The Congressional Budget Office projects that the expansion of Medicaid set to take effect in 2014 will lead to $627 billion in new federal spending over the next 10 years.

‘More Revenue’
“It is significantly more revenue than is currently in the system right now,” said Matt Barry, health-care analyst team leader for Bloomberg Government and author of a new study that looks at the impact on businesses in states pressing the court challenge if the Medicaid expansion is halted. “If the Affordable Care Act is struck down, which includes the Medicaid expansion, then there is going to be a lost business opportunity for managed care companies, hospitals, nursing homes and other providers.”

More than $207 billion in new federal spending from 2014- 2018, slightly more than half of the total nationwide, will go to states that have challenged the health-care law, the BGOV study found. Five of the states — Texas, Florida, Pennsylvania, Ohio and Georgia –account for more than half of that spending.

Most to Gain
Managed-care providers have the most to gain in the expansion — and to lose if the Supreme Court stops it. In the litigant states, those health insurers are expected to gain $46 billion in the first five years of the expansion. Investments that have occurred in preparation for the new law, such as Molina Healthcare’s $135 million acquisition of Unisys Corporation’s health information management business in 2010, may no longer make financial sense if it is struck down, according to the BGOV study.

Since March 1, 2010, shares of Centene have surged 152 percent; Wellcare Health Plans inc. (WCG) of Tampa, Fla., jumped 151 percent; Amerigroup Corp. (AGP) of Virginia Beach, Virginia, increased 141 percent; and Molina Healthcare Inc. (MOH) of Long Beach, Calif., rose 130 percent.

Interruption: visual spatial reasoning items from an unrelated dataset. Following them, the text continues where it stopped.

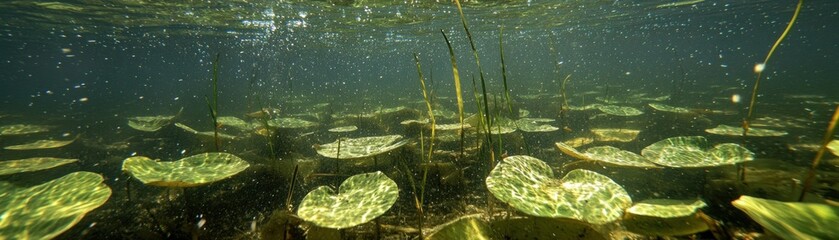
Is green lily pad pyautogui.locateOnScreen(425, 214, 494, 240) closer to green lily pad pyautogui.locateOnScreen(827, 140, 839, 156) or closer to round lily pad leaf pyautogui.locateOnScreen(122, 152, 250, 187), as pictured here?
round lily pad leaf pyautogui.locateOnScreen(122, 152, 250, 187)

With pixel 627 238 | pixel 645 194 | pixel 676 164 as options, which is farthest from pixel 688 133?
pixel 627 238

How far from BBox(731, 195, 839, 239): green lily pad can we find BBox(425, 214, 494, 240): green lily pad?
156 centimetres

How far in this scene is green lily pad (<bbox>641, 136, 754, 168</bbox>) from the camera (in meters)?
3.46

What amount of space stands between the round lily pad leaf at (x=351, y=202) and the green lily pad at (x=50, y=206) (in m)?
1.61

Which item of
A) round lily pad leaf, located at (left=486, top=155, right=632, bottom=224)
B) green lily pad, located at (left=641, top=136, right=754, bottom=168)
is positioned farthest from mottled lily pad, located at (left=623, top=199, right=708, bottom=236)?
green lily pad, located at (left=641, top=136, right=754, bottom=168)

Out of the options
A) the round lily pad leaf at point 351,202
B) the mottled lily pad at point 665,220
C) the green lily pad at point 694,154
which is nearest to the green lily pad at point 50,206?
the round lily pad leaf at point 351,202

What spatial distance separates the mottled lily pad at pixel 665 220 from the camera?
97.5 inches

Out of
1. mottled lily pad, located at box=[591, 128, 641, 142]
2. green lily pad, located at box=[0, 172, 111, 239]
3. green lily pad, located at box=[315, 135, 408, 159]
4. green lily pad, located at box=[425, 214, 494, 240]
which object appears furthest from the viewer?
mottled lily pad, located at box=[591, 128, 641, 142]

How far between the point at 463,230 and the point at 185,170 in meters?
3.02

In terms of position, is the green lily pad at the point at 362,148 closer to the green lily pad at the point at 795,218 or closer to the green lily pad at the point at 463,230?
the green lily pad at the point at 463,230

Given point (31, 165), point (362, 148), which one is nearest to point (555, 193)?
point (362, 148)

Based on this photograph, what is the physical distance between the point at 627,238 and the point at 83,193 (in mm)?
4938

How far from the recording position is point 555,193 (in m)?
2.70

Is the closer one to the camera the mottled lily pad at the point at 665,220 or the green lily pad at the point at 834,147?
the mottled lily pad at the point at 665,220
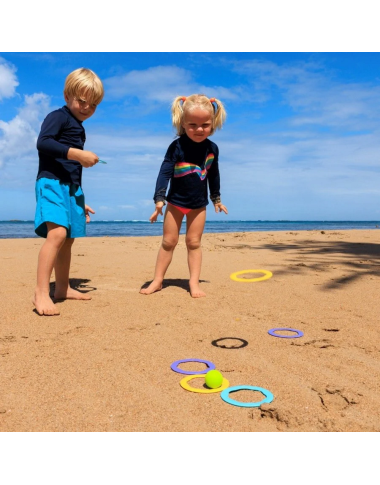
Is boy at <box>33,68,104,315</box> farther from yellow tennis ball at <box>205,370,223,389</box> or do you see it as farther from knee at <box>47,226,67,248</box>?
yellow tennis ball at <box>205,370,223,389</box>

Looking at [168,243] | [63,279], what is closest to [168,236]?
[168,243]

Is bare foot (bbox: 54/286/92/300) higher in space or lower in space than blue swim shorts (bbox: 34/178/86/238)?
lower

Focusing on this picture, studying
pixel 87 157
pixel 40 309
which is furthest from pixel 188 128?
pixel 40 309

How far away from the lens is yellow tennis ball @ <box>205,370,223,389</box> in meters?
1.95

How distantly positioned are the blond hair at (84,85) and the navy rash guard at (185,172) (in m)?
0.87

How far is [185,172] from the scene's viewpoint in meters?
4.05

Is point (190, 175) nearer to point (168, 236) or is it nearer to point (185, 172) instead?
point (185, 172)

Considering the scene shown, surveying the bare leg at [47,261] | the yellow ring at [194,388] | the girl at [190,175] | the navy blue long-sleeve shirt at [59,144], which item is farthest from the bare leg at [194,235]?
the yellow ring at [194,388]

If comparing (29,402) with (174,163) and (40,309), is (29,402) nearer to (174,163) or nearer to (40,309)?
(40,309)

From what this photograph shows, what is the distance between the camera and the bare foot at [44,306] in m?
3.12

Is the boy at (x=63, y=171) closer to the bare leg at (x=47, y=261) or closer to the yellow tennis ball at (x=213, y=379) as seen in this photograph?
the bare leg at (x=47, y=261)

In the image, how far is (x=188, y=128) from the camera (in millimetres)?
3926

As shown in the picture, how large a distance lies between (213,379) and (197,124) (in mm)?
2567

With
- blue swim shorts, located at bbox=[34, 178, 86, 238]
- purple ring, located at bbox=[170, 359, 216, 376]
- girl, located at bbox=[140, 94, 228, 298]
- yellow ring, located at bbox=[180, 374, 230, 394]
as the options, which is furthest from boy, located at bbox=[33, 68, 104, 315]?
yellow ring, located at bbox=[180, 374, 230, 394]
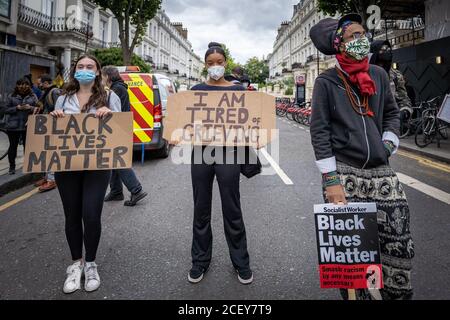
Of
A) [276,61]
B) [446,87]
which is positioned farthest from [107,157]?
[276,61]

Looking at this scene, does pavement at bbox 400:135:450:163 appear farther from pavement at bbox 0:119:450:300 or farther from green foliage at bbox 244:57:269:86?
green foliage at bbox 244:57:269:86

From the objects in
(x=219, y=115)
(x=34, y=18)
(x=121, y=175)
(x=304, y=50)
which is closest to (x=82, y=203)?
(x=219, y=115)

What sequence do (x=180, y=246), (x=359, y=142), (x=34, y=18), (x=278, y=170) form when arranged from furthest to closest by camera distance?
(x=34, y=18), (x=278, y=170), (x=180, y=246), (x=359, y=142)

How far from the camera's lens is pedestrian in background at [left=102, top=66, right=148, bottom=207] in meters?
4.89

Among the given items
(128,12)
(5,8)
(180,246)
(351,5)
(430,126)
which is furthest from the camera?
(128,12)

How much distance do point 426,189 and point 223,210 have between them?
441cm

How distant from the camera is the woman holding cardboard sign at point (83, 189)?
2.70m

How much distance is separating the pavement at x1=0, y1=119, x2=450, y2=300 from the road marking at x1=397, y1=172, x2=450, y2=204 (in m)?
0.03

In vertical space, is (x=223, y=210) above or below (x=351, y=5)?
below

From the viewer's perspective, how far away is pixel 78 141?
2.79m

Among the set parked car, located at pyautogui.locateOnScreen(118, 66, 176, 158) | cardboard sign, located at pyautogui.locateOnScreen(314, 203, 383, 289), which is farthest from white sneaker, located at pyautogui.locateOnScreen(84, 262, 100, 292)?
parked car, located at pyautogui.locateOnScreen(118, 66, 176, 158)

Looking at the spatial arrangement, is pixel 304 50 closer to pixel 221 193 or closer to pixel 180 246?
pixel 180 246

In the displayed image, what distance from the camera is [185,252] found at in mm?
3344

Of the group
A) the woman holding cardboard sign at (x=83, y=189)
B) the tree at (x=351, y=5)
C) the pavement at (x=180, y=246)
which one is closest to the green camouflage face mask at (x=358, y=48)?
the pavement at (x=180, y=246)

“They are the most vulnerable,” Paul Heldman, senior health policy analyst for Potomac Research Group in Washington, said in a telephone interview. If the Supreme Court halted the new spending, “it would be a big surprise to Wall Street.”

Health Providers
Hospitals, nursing homes and other providers also are expected to be helped by the Medicaid expansion. Depending on how the court rules, a decision against the expansion could be a double-whammy if reductions in Medicaid and Medicare payments and other cuts that are part of the law are left intact, Heldman said.

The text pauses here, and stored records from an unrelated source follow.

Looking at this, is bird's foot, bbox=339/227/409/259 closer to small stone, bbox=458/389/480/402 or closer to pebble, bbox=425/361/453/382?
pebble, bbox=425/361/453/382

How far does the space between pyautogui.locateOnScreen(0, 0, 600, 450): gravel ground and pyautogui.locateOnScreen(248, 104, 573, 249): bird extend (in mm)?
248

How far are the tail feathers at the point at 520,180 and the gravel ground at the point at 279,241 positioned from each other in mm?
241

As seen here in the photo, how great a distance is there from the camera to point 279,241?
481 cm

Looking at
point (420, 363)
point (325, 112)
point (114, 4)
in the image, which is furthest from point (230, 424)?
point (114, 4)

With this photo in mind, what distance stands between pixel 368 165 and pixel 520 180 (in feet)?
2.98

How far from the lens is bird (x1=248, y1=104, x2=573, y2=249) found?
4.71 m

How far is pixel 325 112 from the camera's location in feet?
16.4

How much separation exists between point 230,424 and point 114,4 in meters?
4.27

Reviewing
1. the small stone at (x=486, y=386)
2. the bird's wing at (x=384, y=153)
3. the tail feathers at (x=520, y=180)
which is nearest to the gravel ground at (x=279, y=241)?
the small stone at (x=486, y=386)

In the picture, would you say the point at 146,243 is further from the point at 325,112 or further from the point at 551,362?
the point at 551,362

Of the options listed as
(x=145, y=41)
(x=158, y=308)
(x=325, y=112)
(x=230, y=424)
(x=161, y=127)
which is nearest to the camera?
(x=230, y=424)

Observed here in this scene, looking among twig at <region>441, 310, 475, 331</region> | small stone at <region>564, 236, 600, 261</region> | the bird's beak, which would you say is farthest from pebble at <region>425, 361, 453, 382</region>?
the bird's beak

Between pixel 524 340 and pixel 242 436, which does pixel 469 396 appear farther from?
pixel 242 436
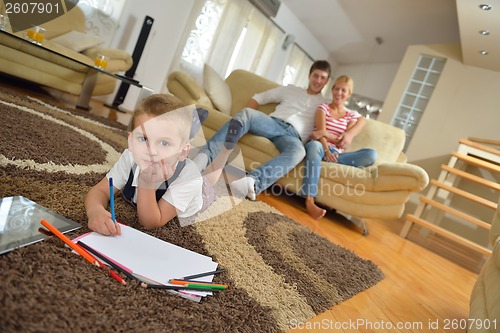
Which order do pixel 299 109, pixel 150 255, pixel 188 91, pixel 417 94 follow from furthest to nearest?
pixel 417 94 → pixel 188 91 → pixel 299 109 → pixel 150 255

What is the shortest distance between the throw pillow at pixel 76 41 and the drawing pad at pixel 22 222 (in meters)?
2.70

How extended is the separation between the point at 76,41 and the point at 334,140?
241 cm

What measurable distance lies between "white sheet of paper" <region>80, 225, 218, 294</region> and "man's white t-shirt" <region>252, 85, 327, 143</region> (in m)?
1.69

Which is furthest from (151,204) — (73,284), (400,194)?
(400,194)

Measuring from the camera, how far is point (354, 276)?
4.06ft

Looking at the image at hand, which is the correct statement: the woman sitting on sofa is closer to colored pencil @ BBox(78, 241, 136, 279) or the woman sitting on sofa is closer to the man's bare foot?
the man's bare foot

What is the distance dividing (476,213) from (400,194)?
235 centimetres

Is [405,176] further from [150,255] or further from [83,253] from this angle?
[83,253]

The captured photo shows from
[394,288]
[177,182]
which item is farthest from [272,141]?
[177,182]

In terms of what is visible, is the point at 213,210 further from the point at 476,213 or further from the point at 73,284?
the point at 476,213

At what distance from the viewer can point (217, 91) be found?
277 centimetres

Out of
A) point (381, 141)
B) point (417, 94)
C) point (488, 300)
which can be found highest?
point (417, 94)

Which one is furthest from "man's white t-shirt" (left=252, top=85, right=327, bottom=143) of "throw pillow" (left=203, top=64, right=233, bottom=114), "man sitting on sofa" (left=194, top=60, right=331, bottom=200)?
"throw pillow" (left=203, top=64, right=233, bottom=114)

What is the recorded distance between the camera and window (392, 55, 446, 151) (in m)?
4.66
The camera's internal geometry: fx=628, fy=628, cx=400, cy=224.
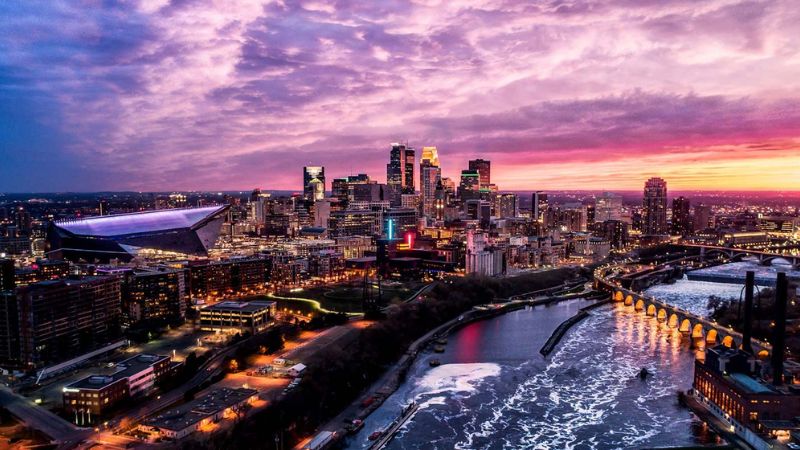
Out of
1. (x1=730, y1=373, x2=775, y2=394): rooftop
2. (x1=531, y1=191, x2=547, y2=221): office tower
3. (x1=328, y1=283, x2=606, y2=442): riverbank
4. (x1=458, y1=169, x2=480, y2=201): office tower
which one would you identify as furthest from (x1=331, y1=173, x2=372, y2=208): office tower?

The federal government says states’ participation in Medicaid is voluntary — if they don’t like the requirements to expand coverage they can opt out of Medicaid altogether. The states argue that the federal government is “making States an offer they could not refuse” and that dropping out of the program that is in place in all 50 states and losing federal funding they now get is not practical. They are being coerced to accede to onerous new federal demands that will lead to significant outlays of state cash, they say.

The U.S. would pay the full cost of the Medicaid expansion in the first two years, a share that would decline gradually to 90 percent in 2020 and thereafter. Still, Florida, which is leading the states’ challenge to the law, estimates its share of Medicaid spending will increase by $1 billion annually by the end of the decade. Other states, such as New Hampshire, have said they will save money under the new law.

‘Fiscally Unreasonable’
Doug Holtz-Eakin, president of the American Action Forum and former director of the CBO, thinks the federal government’s demands on the states are “fiscally unreasonable” but he doesn’t believe justices will strike down the Medicaid expansion — even though he has joined other economists in urging them to do so.

If they did, the ruling “would be very important and would change dramatically the federal-state relationships,” he said.

At the least, a ruling against the Affordable Care Act might leave Medicaid as it exists today. It could also provide the political push to do what Holtz-Eakin and many Republicans have called for: significant changes to health-care funding that give states more flexibility and contain costs.

“This is an enormous fiscal and regulatory initiative and has enormous implications for all the participants in the health care sectors,” Holtz-Eakins said. “Which way the winds blow on this matters a lot.”